[start of Reading text]

Self Hosting a Million-Lines-Per-Second Parser

July 10, 2019 by Brandon Kammerdiener

The bJou programming language is in the process of self-hosting its compiler. The language has reached a point of capability and stability that enables us to write complicated programs (like its own compiler) in it. This is a good opportunity to stress test the language and make sure its features, or lack thereof, feel like the right decisions.

Now, some people don't fully realize this, but computers are FAST, and so I want bJou's new compiler to be as fast as possible to provide the best experience for people who write code in bJou. The usual first step to writing a compiler is to implement the part responsible for reading source files, tokenizing their contents (also called lexing or scanning), and parsing the tokens to create an internal data structure that represents all of the little pieces that make up the structure of a user's program. This is also the time when the compiler does things like syntax checking. While parsing is rarely the speed bottleneck of compilers, I think it's important to take the time and effort to make every part of this new compiler as fast as I can make it.

With that said, I set this goal: a user should be able to run the parser on a million lines of code and have it checked for correct syntax in one second or less. To put that into perspective, on my machine (2013 MacBook Pro, 2.3GHz Intel i7, 16GB DDR3), clang parses roughly 50,000 LOC/s (lines of code per second), go fmt churns through about 200,000 LOC/s, and bJou's bootstrapping compiler parses ~300,000 LOC/s.

The rest of this post discusses some of the implementation techniques I used to achieve our goal (SPOILER ALERT: we end up doing way better than 1 million LOC/s).

[end of Reading text]
[start of Dataset records]

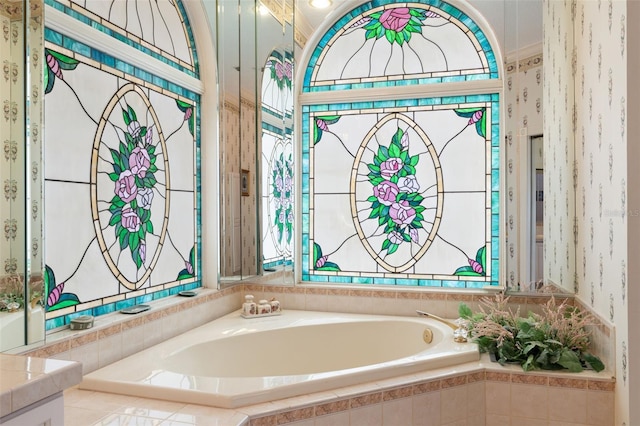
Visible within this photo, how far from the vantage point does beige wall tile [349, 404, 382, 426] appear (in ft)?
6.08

[end of Dataset records]
[start of Dataset records]

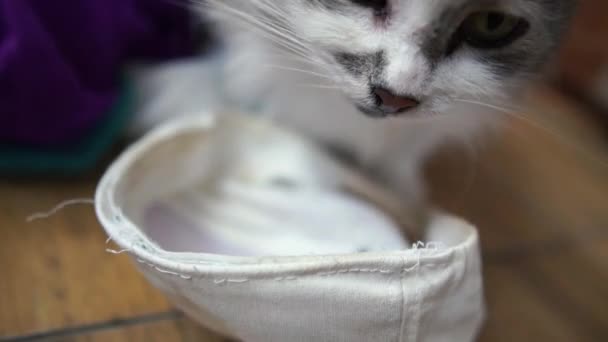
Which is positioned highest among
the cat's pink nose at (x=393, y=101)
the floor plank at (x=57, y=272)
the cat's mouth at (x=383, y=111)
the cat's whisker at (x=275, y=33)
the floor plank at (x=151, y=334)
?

[end of Dataset records]
[start of Dataset records]

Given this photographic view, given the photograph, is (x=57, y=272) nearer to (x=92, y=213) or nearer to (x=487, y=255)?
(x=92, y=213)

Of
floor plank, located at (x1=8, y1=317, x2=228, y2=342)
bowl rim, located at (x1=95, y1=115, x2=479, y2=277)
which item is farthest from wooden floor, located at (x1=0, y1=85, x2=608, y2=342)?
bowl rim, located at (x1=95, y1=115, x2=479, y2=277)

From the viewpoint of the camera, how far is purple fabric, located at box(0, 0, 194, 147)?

[end of Dataset records]

→ What you are asked to do
Write the next part of the post about speeding up the bJou compiler's parser, beginning after its last sentence.

→ Right answer
Initial Implementation

bJou's bootstrapping compiler's parser is actually pretty fast, so I decided to mostly start with the same basic structure. We use a hand-written, recursive descent parser that uses a precedence climbing method for expressions. Additionally, there is no lexing phase -- tokenization is done in-line with parsing because the parser can generally be smarter about what kind of token to look for next. One major difference is that the bootstrapping compiler (written in C++) represents the Abstract Syntax Tree (AST) as nodes allocated on the heap with pointers to their children. It also relies heavily on runtime polymorphism. This new compiler takes a different approach and uses bJou's sum types (also called tagged/discriminated unions) instead of inherited interfaces. The advantage of this is that all nodes are now the same size and patching the AST becomes much easier. There may also be benefits related to prefetching, cache locality, and less fragmentation in the heap (although, this last point is less relevant later on). The type declaration for our AST type ends up looking something like this:

type ast = ( integerliteral | ifstmt | ...more node kinds here... | procdef )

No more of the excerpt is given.